That gets his full attention. “Someone,” he repeats. “Who?”

A dozen answers move through my head at once. The girl who has come to mean so much to me, the one person I’ve let in for the first time in my life.

What I say is, “Someone important.”

Marek studies my face for a moment, and something in his own shifts. Not understanding, not yet. Just caution. “I didn’t know you were currently on an active mission.”

I glance at Vale. Then Havoc.

They both catch it. The smallest look. Enough.

The less Marek knows, the better.

Havoc answers for us, easy as ever. “You know how it is.
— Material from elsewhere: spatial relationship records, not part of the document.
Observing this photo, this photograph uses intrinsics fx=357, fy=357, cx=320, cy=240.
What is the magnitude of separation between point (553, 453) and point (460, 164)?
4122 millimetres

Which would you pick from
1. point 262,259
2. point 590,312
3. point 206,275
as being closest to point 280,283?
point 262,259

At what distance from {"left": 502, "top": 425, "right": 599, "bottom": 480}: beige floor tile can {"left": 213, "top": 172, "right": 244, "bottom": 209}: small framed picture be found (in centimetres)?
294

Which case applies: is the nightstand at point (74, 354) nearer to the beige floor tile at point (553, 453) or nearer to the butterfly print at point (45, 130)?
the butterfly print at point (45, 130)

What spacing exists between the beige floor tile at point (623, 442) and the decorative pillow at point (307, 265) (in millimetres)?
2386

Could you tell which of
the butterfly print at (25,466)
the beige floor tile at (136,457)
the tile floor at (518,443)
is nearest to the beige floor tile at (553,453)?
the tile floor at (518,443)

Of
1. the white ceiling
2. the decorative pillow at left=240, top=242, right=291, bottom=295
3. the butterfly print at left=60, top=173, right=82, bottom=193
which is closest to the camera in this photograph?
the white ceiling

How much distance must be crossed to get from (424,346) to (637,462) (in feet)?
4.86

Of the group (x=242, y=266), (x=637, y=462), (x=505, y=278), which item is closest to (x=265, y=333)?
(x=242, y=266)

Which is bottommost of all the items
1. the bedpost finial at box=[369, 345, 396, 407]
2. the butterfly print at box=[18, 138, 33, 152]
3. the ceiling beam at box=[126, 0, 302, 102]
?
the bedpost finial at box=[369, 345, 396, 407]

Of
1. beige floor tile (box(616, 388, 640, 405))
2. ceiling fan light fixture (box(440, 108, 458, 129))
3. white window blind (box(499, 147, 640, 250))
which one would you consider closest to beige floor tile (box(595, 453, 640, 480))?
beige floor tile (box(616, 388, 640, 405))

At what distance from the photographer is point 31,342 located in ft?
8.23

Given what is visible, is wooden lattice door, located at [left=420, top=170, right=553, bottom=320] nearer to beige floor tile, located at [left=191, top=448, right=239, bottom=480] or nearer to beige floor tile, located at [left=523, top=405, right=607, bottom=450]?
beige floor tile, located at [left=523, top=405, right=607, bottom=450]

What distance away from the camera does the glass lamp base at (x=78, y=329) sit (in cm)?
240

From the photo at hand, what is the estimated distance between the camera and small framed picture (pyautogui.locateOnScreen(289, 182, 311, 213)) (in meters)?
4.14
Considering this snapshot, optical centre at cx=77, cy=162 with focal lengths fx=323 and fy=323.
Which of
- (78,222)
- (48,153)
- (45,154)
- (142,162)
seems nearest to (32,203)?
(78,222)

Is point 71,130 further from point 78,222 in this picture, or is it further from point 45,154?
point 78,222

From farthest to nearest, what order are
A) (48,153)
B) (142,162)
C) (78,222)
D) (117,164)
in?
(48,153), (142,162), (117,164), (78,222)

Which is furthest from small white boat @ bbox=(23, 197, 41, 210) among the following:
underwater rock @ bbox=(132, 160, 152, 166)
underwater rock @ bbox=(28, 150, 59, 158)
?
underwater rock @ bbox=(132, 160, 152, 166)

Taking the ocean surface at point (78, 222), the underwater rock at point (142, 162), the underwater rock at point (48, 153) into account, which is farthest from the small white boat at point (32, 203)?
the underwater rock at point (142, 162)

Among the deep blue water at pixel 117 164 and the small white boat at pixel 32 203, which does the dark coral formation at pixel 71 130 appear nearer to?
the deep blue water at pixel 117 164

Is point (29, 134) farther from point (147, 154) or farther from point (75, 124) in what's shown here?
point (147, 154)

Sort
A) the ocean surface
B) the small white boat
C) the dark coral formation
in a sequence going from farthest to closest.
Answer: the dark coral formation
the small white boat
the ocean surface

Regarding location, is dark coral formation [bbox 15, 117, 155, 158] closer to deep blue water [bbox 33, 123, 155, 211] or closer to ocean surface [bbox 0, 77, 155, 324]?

Things get messy.”

Marek doesn’t look convinced. “That’s not an answer.”

“No,” Havoc says. “It’s the one you’re getting.”

Marek’s mouth goes flat. He doesn’t like being handled, but he dislikes uncertainty less than he dislikes the three of us showing up smoke-stained and desperate at his door.

Vale says, quieter, “We don’t need you in the whole thing. We just need eyes.”

Marek exhales through his nose and finally moves toward the desk. “I hate all of you.”

“That makes four of us,” Havoc mutters.

Marek shoots him a look, then pulls out the chair and flips open his laptop. The screen lights up his face in cold blue. “Start talking.”

I step up behind him with Vale and Havoc on either side, all three of us gathering around the desk close enough that the room feels smaller. Marek’s fingers hover over the keys.

“Address,” he says.

I give it to him.

He types it in, expression tightening slightly as the map resolves. “Residential.”

“CCTV footage,” I say. “Anything can help. Street cams, traffic cams, private systems on neighboring houses, delivery cameras, security feeds. We don’t care how small it is. We need movement in and out.”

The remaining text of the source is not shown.